Hele ki o son söylediği iğrenç şey...

"Ne garip. Ben de aynı şeyleri senin için düşünmüştüm. Ve ben düşünmekle kalmam, yaparım." dedim.

"Öyle mi küçük hanım?" dedi ve bir anda hâlâ örgülü olan saçıma yapıştı.

"Gerçekten mi? Saçımı mı çekeceksin sadece? Ama ben daha fazlasını beklerdim senden." dedim dalga geçerek.

Saçımı tutan elleri hafif gevşeyince ani hareketimle kurtuldum. Sonra karnına çok sert bir tekme attım.

Attığım sert tekme dengesini kaybedip yalpalamasına neden oldu.

Kolunu tutup çevirdim ve "Bu elinle mi o küçücük masum çucuğa vurdun, ha?" dedim bağırarak.

O cevap vermeyince sinirlendim. Gerçi yüzsüz yüzsüz bir de cevap verse daha da sinirlenirdim de, o ayrı konu.

Kolunu sertçe çevirip kırdım. Pişman değilim... Aksine içim rahatladı.

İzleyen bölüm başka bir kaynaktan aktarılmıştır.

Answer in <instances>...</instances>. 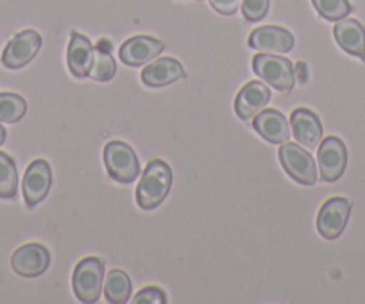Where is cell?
I'll list each match as a JSON object with an SVG mask.
<instances>
[{
    "label": "cell",
    "instance_id": "1",
    "mask_svg": "<svg viewBox=\"0 0 365 304\" xmlns=\"http://www.w3.org/2000/svg\"><path fill=\"white\" fill-rule=\"evenodd\" d=\"M172 187V170L163 159H153L145 167L136 188V202L142 209H154L167 199Z\"/></svg>",
    "mask_w": 365,
    "mask_h": 304
},
{
    "label": "cell",
    "instance_id": "2",
    "mask_svg": "<svg viewBox=\"0 0 365 304\" xmlns=\"http://www.w3.org/2000/svg\"><path fill=\"white\" fill-rule=\"evenodd\" d=\"M252 70L265 85L278 92L289 93L296 86V70L287 58L279 54H262L252 59Z\"/></svg>",
    "mask_w": 365,
    "mask_h": 304
},
{
    "label": "cell",
    "instance_id": "3",
    "mask_svg": "<svg viewBox=\"0 0 365 304\" xmlns=\"http://www.w3.org/2000/svg\"><path fill=\"white\" fill-rule=\"evenodd\" d=\"M104 261L101 258L88 256L73 268L72 288L81 303H96L103 293Z\"/></svg>",
    "mask_w": 365,
    "mask_h": 304
},
{
    "label": "cell",
    "instance_id": "4",
    "mask_svg": "<svg viewBox=\"0 0 365 304\" xmlns=\"http://www.w3.org/2000/svg\"><path fill=\"white\" fill-rule=\"evenodd\" d=\"M104 165L108 174L118 183H133L140 174V162L135 150L124 142L106 143L104 147Z\"/></svg>",
    "mask_w": 365,
    "mask_h": 304
},
{
    "label": "cell",
    "instance_id": "5",
    "mask_svg": "<svg viewBox=\"0 0 365 304\" xmlns=\"http://www.w3.org/2000/svg\"><path fill=\"white\" fill-rule=\"evenodd\" d=\"M278 156L285 172L294 181H297L299 184H307V187L315 184V181H317V165H315V159L312 158L308 150L301 149L297 143L285 142L279 147Z\"/></svg>",
    "mask_w": 365,
    "mask_h": 304
},
{
    "label": "cell",
    "instance_id": "6",
    "mask_svg": "<svg viewBox=\"0 0 365 304\" xmlns=\"http://www.w3.org/2000/svg\"><path fill=\"white\" fill-rule=\"evenodd\" d=\"M317 163L322 181L326 183L339 181L347 165V149L342 140L336 136L322 138V142L319 143Z\"/></svg>",
    "mask_w": 365,
    "mask_h": 304
},
{
    "label": "cell",
    "instance_id": "7",
    "mask_svg": "<svg viewBox=\"0 0 365 304\" xmlns=\"http://www.w3.org/2000/svg\"><path fill=\"white\" fill-rule=\"evenodd\" d=\"M351 215V202L344 197H331L321 206L317 215V231L322 239L335 240L342 235Z\"/></svg>",
    "mask_w": 365,
    "mask_h": 304
},
{
    "label": "cell",
    "instance_id": "8",
    "mask_svg": "<svg viewBox=\"0 0 365 304\" xmlns=\"http://www.w3.org/2000/svg\"><path fill=\"white\" fill-rule=\"evenodd\" d=\"M41 36L33 29L15 34L2 52V65L9 70H19L34 59L40 52Z\"/></svg>",
    "mask_w": 365,
    "mask_h": 304
},
{
    "label": "cell",
    "instance_id": "9",
    "mask_svg": "<svg viewBox=\"0 0 365 304\" xmlns=\"http://www.w3.org/2000/svg\"><path fill=\"white\" fill-rule=\"evenodd\" d=\"M52 187V170L45 159H34L26 170L22 181L24 201L27 208H34L48 195Z\"/></svg>",
    "mask_w": 365,
    "mask_h": 304
},
{
    "label": "cell",
    "instance_id": "10",
    "mask_svg": "<svg viewBox=\"0 0 365 304\" xmlns=\"http://www.w3.org/2000/svg\"><path fill=\"white\" fill-rule=\"evenodd\" d=\"M292 33L278 26H263L249 34V47L262 54H287L294 48Z\"/></svg>",
    "mask_w": 365,
    "mask_h": 304
},
{
    "label": "cell",
    "instance_id": "11",
    "mask_svg": "<svg viewBox=\"0 0 365 304\" xmlns=\"http://www.w3.org/2000/svg\"><path fill=\"white\" fill-rule=\"evenodd\" d=\"M51 265V253L41 243H26L11 256V267L22 278H36Z\"/></svg>",
    "mask_w": 365,
    "mask_h": 304
},
{
    "label": "cell",
    "instance_id": "12",
    "mask_svg": "<svg viewBox=\"0 0 365 304\" xmlns=\"http://www.w3.org/2000/svg\"><path fill=\"white\" fill-rule=\"evenodd\" d=\"M270 90L265 83L251 81L238 92L235 99V113L240 120H252L259 111L267 108L270 100Z\"/></svg>",
    "mask_w": 365,
    "mask_h": 304
},
{
    "label": "cell",
    "instance_id": "13",
    "mask_svg": "<svg viewBox=\"0 0 365 304\" xmlns=\"http://www.w3.org/2000/svg\"><path fill=\"white\" fill-rule=\"evenodd\" d=\"M165 43L153 36H133L125 40L120 47V59L128 66H143L153 61L160 52H163Z\"/></svg>",
    "mask_w": 365,
    "mask_h": 304
},
{
    "label": "cell",
    "instance_id": "14",
    "mask_svg": "<svg viewBox=\"0 0 365 304\" xmlns=\"http://www.w3.org/2000/svg\"><path fill=\"white\" fill-rule=\"evenodd\" d=\"M294 138L307 149H315L322 142V125L317 115L307 108H297L290 117Z\"/></svg>",
    "mask_w": 365,
    "mask_h": 304
},
{
    "label": "cell",
    "instance_id": "15",
    "mask_svg": "<svg viewBox=\"0 0 365 304\" xmlns=\"http://www.w3.org/2000/svg\"><path fill=\"white\" fill-rule=\"evenodd\" d=\"M187 73L182 70V65L174 58H160L142 70V81L149 88H161L172 83L179 81Z\"/></svg>",
    "mask_w": 365,
    "mask_h": 304
},
{
    "label": "cell",
    "instance_id": "16",
    "mask_svg": "<svg viewBox=\"0 0 365 304\" xmlns=\"http://www.w3.org/2000/svg\"><path fill=\"white\" fill-rule=\"evenodd\" d=\"M252 127L269 143H285L290 138V124L278 110H263L252 118Z\"/></svg>",
    "mask_w": 365,
    "mask_h": 304
},
{
    "label": "cell",
    "instance_id": "17",
    "mask_svg": "<svg viewBox=\"0 0 365 304\" xmlns=\"http://www.w3.org/2000/svg\"><path fill=\"white\" fill-rule=\"evenodd\" d=\"M333 34H335L336 43L340 45V48H342L344 52L365 61V27L361 26L358 20H336Z\"/></svg>",
    "mask_w": 365,
    "mask_h": 304
},
{
    "label": "cell",
    "instance_id": "18",
    "mask_svg": "<svg viewBox=\"0 0 365 304\" xmlns=\"http://www.w3.org/2000/svg\"><path fill=\"white\" fill-rule=\"evenodd\" d=\"M93 45L84 34L72 33L68 51H66V63L73 78L84 79L90 75L91 61H93Z\"/></svg>",
    "mask_w": 365,
    "mask_h": 304
},
{
    "label": "cell",
    "instance_id": "19",
    "mask_svg": "<svg viewBox=\"0 0 365 304\" xmlns=\"http://www.w3.org/2000/svg\"><path fill=\"white\" fill-rule=\"evenodd\" d=\"M104 293L113 304H125L131 295V278L120 268H113L104 279Z\"/></svg>",
    "mask_w": 365,
    "mask_h": 304
},
{
    "label": "cell",
    "instance_id": "20",
    "mask_svg": "<svg viewBox=\"0 0 365 304\" xmlns=\"http://www.w3.org/2000/svg\"><path fill=\"white\" fill-rule=\"evenodd\" d=\"M19 192V170L15 159L0 152V199H13Z\"/></svg>",
    "mask_w": 365,
    "mask_h": 304
},
{
    "label": "cell",
    "instance_id": "21",
    "mask_svg": "<svg viewBox=\"0 0 365 304\" xmlns=\"http://www.w3.org/2000/svg\"><path fill=\"white\" fill-rule=\"evenodd\" d=\"M27 111V103L19 93H0V124H15L22 120Z\"/></svg>",
    "mask_w": 365,
    "mask_h": 304
},
{
    "label": "cell",
    "instance_id": "22",
    "mask_svg": "<svg viewBox=\"0 0 365 304\" xmlns=\"http://www.w3.org/2000/svg\"><path fill=\"white\" fill-rule=\"evenodd\" d=\"M115 73H117L115 59L111 58L106 51L96 48V51H93V61H91L90 68V78L93 79V81L106 83L113 78Z\"/></svg>",
    "mask_w": 365,
    "mask_h": 304
},
{
    "label": "cell",
    "instance_id": "23",
    "mask_svg": "<svg viewBox=\"0 0 365 304\" xmlns=\"http://www.w3.org/2000/svg\"><path fill=\"white\" fill-rule=\"evenodd\" d=\"M315 11L322 16V19L329 20V22H336L340 19H346L353 6L349 4V0H312Z\"/></svg>",
    "mask_w": 365,
    "mask_h": 304
},
{
    "label": "cell",
    "instance_id": "24",
    "mask_svg": "<svg viewBox=\"0 0 365 304\" xmlns=\"http://www.w3.org/2000/svg\"><path fill=\"white\" fill-rule=\"evenodd\" d=\"M242 15L247 22H259L267 16L270 8V0H242Z\"/></svg>",
    "mask_w": 365,
    "mask_h": 304
},
{
    "label": "cell",
    "instance_id": "25",
    "mask_svg": "<svg viewBox=\"0 0 365 304\" xmlns=\"http://www.w3.org/2000/svg\"><path fill=\"white\" fill-rule=\"evenodd\" d=\"M136 304H165L167 303V295L161 288L156 286H147V288L140 290L138 295L135 297Z\"/></svg>",
    "mask_w": 365,
    "mask_h": 304
},
{
    "label": "cell",
    "instance_id": "26",
    "mask_svg": "<svg viewBox=\"0 0 365 304\" xmlns=\"http://www.w3.org/2000/svg\"><path fill=\"white\" fill-rule=\"evenodd\" d=\"M208 2L217 13H220L224 16H230L238 11L242 0H208Z\"/></svg>",
    "mask_w": 365,
    "mask_h": 304
},
{
    "label": "cell",
    "instance_id": "27",
    "mask_svg": "<svg viewBox=\"0 0 365 304\" xmlns=\"http://www.w3.org/2000/svg\"><path fill=\"white\" fill-rule=\"evenodd\" d=\"M6 136H8V132H6L4 125H0V145L6 142Z\"/></svg>",
    "mask_w": 365,
    "mask_h": 304
}]
</instances>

Kemiğinin kırılmasıyla gelen o 'çat' sesi huzur bulmama sebep oldu. Az bile o şerefsize.

Kolu kırılınca inlemeye başladı. Ama diğerlerine de kesin emir verdiğinden onlar da harekete geçmiyordu.

Bunlar bayağı, bildiğin organize salak.

İyi işiten kulaklarım sayesinde bizimkilerin geldiğini anladım ve daha da rahat oldum.

Hâlâ orda dikilen yolculara dönüp "Siz hepiniz minibüse girin tekrar, eğilip kendinizi koruyun ve bana güvenin." dedim.

Onlar da hemen minibüse geçmeye başladılar. Yerde kıvranan da "Engel olsanıza. Bu karıyı da paket edin. Bunu da dağa götüreceğiz." diye bağırdı.

O dağ sana girecek haberin yok...

İçlerinden biri bana doğru yönelince "Sakın aklından bile geçirme. Ne bana, ne de bu insanlara hiçbir şey yapamazsınız. Haa burada biraz dikkatli olun. Çünkü bu dağların aslanları yani eceliniz geldi." dedim.

Sonra da tam karşımda mevzi almış gizlenen askere göz kırptım. O da bana doğru gelmeye çalışan adamı başından vurdu.

Minibüsün arkasına geçtim ve silahımı çıkardım. Sonra da diğerleri gibi ben de ateş etmeye başladım.

Birkaç dakika sonra kalan dört kişinin teslim olmasıyla çatışma bitti.

Bunların elebaşı olan, kolunu kırdığım şerefsizi de kaçmaya çalışırken yakaladık ve arabaya attık. Daha ondan alacağımız önemli bilgiler vardı çünkü.

Diğer teslim olan dört kişiyi de o arabaya attık ve birkaç asker onları karakola götürdü.

Etraf sakin olunca minibüse girip "Merak etmeyin etkisiz hale getirdik onları. İnebilirsiniz şimdi. Eşyalarınızı da alabilirsiniz." dedim.

Ben de inip Tarık ve Aytaç komutanımın yanına gittim.

"Ben sana biz gelene kadar müdahalede bulunma demedim mi Üsteğmen? Emre de mi itaat etmiyorsun?" dedi sert bir şekilde.

"Komutanım ben aslında son dakikaya kadar da müdahale etmedim. Ama o şerefsiz küçücük çocuğa vurunca dayanamadım." dedim. Zaten vicdanı olan biri de duramazdı yani.

"Neyse ne, konu bu değil zaten." dedi Aytaç komutanım Tarık komutanıma bakarak.

Sonra da "Bu adamlar işimize yarayabilir. Elbet bildikleri birkaç şey vardır. Yakalanmaları çok iyi oldu. Aferin Deniz." dedi.

Sonra onlar buraya geldikleri arabalara bindiler. Ben de kendi arabama. Ve karakola gittik.

Benim sorguya girmeme izin vermediler. Gerçi zaten üniformam da üzerimde değildi.

Ben de bana verilen odaya gittim. Çok kısa bir duş alıp üniformamı giydim.

Saçlarımı da kurutarak zaman kaybetmek istemedim ve yine aynı şekil iki yanda tepeden aşağıya doğru sıkıca ördüm.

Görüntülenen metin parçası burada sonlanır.